Has anyone any idea what they are looking for? Would like to have some idea before I call them.

Thanks


----------



## T McGibney (17 Feb 2011)

delgirl said:


> I did this at the end of 2009 and again last month for 2010.
> 
> I've just received a letter back from Social Welfare Services stating that the P35 return for *2009* is either incomplete or there is inaccurate/missing information.
> 
> ...



Have you entered his social contribution class and number of weeks?

Fwiw, I don't really understand why you've paid employer PRSI on him. If its a class M employment, there should be no employer PRSI.  

http://www.welfare.ie/EN/Publications/SW14/SW14_10/Pages/ClassKandM.aspx


----------



## delgirl (17 Feb 2011)

T McGibney said:


> Have you entered his social contribution class and number of weeks?
> 
> Fwiw, I don't really understand why you've paid employer PRSI on him. If its a class M employment, there should be no employer PRSI.
> 
> http://www.welfare.ie/EN/Publications/SW14/SW14_10/Pages/ClassKandM.aspx


I didn't enter the class and number of weeks, just the start date and total taxable pay.

My accountant told me that I'd have to pay 8.5%, he was 16 when employed on 1st March 2009.

He earned €10,000 in 2010 and I paid a total of €852 for 2010.

Sorry, have zero knowledge about PRSI classes etc.


----------



## T McGibney (17 Feb 2011)

delgirl said:


> I didn't enter the class and number of weeks, just the start date and total taxable pay.



This is presumably why the P35 has been rejected.



delgirl said:


> I didn't enter the class and number of weeks, just the start date and total taxable pay.
> 
> My accountant told me that I'd have to pay 8.5%, he was 16 when employed on 1st March 2009.
> 
> ...



Sorry, I'm baffled. You mentioned above in May 2009 that you were employing your 15 year old son. You say now that he was 16 on 1 March 2009. Class M (zero PRSI) applies for under-16s - that is why I queried why were you paying employer PRSI.


----------



## delgirl (17 Feb 2011)

Sorry Tommy, he turned 16 in February 2010 not 2009.  So you're correct, he should have been in Class M until February 2010.

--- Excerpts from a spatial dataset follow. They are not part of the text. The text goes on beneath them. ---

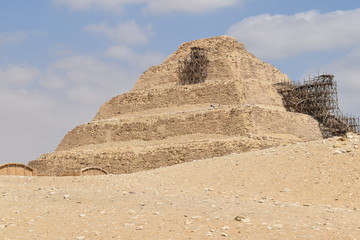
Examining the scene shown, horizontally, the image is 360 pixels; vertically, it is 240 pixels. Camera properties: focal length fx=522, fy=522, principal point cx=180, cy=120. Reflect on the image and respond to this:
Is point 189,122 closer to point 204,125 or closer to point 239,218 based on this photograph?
point 204,125

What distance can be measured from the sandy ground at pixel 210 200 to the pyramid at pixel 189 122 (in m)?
13.7

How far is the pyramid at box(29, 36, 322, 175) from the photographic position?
118 ft

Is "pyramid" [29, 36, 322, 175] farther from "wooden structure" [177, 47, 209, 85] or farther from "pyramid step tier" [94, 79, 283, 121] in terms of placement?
"wooden structure" [177, 47, 209, 85]

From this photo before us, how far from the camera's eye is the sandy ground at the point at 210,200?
Result: 35.3 ft

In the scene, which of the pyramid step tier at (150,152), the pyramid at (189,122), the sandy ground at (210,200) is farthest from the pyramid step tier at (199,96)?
the sandy ground at (210,200)

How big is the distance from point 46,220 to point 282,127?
2824cm

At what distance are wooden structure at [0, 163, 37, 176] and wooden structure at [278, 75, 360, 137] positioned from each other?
83.3ft

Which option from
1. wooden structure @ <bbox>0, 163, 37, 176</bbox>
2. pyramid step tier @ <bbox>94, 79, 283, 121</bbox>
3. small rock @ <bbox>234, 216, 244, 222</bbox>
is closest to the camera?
small rock @ <bbox>234, 216, 244, 222</bbox>

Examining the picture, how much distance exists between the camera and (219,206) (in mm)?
12961

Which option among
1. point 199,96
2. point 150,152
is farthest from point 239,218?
point 199,96

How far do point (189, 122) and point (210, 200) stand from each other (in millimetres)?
24530

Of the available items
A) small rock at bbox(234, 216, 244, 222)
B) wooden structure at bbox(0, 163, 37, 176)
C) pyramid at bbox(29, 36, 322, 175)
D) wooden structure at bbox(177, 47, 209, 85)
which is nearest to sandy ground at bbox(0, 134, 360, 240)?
small rock at bbox(234, 216, 244, 222)

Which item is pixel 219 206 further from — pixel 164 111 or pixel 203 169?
pixel 164 111

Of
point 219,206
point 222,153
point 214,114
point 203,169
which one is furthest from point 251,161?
point 214,114
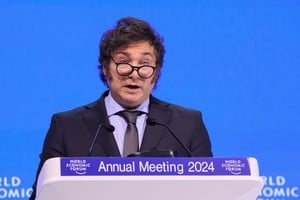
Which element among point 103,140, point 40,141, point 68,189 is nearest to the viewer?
point 68,189

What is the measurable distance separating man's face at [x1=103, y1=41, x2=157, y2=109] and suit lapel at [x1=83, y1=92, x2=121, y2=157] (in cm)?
8

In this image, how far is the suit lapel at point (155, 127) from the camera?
2.34 m

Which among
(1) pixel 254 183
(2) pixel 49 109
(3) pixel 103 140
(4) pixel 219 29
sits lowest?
(1) pixel 254 183

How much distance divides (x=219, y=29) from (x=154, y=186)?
6.14ft

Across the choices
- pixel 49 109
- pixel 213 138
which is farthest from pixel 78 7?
pixel 213 138

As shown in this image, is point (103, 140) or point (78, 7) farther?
point (78, 7)

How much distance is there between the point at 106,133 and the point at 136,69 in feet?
0.82

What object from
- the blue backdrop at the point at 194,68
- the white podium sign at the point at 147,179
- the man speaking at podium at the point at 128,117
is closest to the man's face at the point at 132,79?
the man speaking at podium at the point at 128,117

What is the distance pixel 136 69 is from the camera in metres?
2.34

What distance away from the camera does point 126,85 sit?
238 cm

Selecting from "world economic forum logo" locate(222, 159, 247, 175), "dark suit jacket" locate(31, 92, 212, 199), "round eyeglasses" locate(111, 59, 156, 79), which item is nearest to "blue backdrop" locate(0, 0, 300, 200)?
"dark suit jacket" locate(31, 92, 212, 199)

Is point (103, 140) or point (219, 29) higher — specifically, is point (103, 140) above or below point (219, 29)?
below

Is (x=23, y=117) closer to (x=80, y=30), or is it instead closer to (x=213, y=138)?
(x=80, y=30)

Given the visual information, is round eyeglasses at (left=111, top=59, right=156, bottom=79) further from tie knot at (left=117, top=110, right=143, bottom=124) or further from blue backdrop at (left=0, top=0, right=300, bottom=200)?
blue backdrop at (left=0, top=0, right=300, bottom=200)
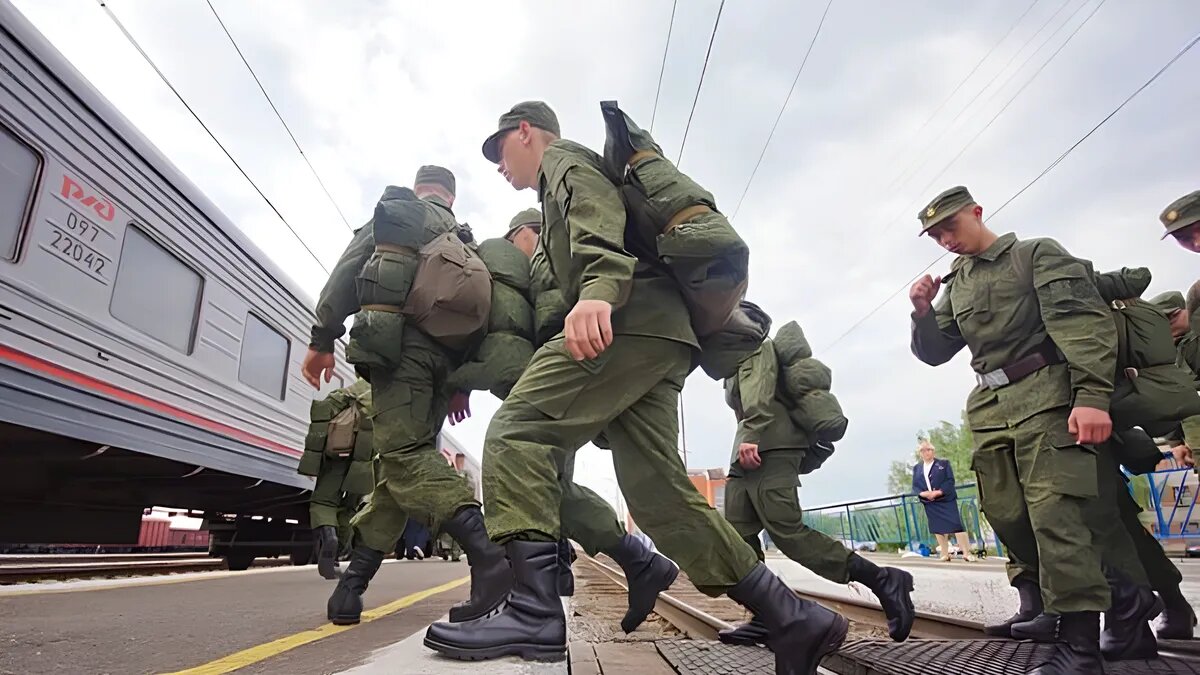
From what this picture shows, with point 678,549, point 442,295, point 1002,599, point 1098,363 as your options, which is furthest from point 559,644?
point 1002,599

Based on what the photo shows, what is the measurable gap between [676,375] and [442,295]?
3.34 ft

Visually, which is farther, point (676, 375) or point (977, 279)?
point (977, 279)

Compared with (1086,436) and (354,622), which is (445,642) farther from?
(1086,436)

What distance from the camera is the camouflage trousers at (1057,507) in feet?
7.33

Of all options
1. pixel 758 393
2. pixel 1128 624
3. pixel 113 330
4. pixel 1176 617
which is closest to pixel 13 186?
pixel 113 330

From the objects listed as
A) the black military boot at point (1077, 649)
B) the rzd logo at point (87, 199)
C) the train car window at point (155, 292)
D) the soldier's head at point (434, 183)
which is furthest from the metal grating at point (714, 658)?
the rzd logo at point (87, 199)

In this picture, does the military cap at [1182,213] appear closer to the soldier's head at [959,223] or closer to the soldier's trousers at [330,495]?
the soldier's head at [959,223]

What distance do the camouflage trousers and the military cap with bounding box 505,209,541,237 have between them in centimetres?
220

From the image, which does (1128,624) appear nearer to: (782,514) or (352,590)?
(782,514)

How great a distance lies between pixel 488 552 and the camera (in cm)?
232

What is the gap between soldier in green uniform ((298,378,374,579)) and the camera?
5746mm

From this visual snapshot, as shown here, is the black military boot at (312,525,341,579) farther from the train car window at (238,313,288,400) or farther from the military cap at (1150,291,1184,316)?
the military cap at (1150,291,1184,316)

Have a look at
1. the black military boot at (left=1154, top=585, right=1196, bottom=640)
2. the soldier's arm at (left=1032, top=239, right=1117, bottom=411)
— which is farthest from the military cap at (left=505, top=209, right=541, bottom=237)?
the black military boot at (left=1154, top=585, right=1196, bottom=640)

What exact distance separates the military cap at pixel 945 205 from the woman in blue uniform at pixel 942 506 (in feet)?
18.4
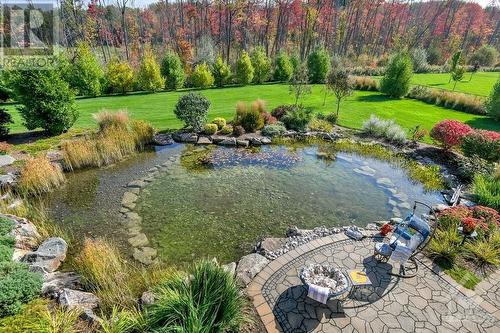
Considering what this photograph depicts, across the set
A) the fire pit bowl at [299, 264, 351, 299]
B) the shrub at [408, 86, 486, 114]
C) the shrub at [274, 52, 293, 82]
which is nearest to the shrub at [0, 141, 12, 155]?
the fire pit bowl at [299, 264, 351, 299]

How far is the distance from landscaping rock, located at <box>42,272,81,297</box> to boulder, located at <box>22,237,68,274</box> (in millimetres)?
225

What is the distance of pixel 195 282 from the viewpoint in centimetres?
428

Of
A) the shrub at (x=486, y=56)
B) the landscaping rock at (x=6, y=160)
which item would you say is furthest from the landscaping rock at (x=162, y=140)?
the shrub at (x=486, y=56)

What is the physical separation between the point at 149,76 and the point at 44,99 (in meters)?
10.6

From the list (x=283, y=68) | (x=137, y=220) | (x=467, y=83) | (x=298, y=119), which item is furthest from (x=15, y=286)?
(x=467, y=83)

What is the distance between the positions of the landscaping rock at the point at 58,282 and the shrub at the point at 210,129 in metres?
8.53

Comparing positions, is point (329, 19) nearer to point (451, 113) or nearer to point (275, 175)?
point (451, 113)

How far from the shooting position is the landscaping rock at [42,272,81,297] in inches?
179

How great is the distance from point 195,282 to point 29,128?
11.1m

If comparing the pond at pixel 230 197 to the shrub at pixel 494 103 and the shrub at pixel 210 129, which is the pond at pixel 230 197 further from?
the shrub at pixel 494 103

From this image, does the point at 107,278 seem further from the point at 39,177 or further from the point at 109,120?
the point at 109,120

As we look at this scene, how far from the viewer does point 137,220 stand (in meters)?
7.23

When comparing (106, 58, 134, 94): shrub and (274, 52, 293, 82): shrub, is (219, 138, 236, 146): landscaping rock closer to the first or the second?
(106, 58, 134, 94): shrub

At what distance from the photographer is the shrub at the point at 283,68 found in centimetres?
2539
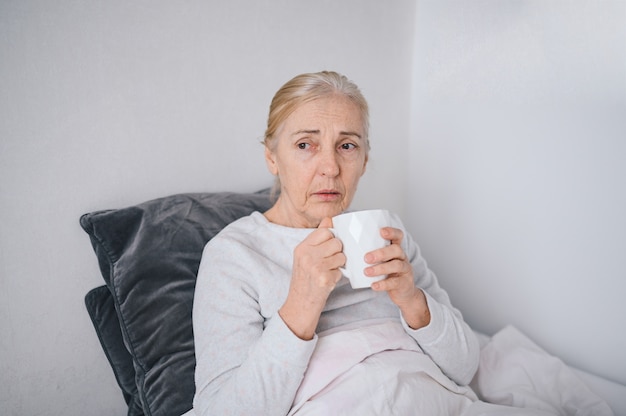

That's good news as it means I've overpaid.  That's probably why they sent the form.

But it's strange that they didn't notice in 2009.

Thanks for your help.


----------



## T McGibney (17 Feb 2011)

Strange alright. I think you should look into getting a PRSI refund for 2009, at least its worth a try. 

If anyone else can assist here, please do...


----------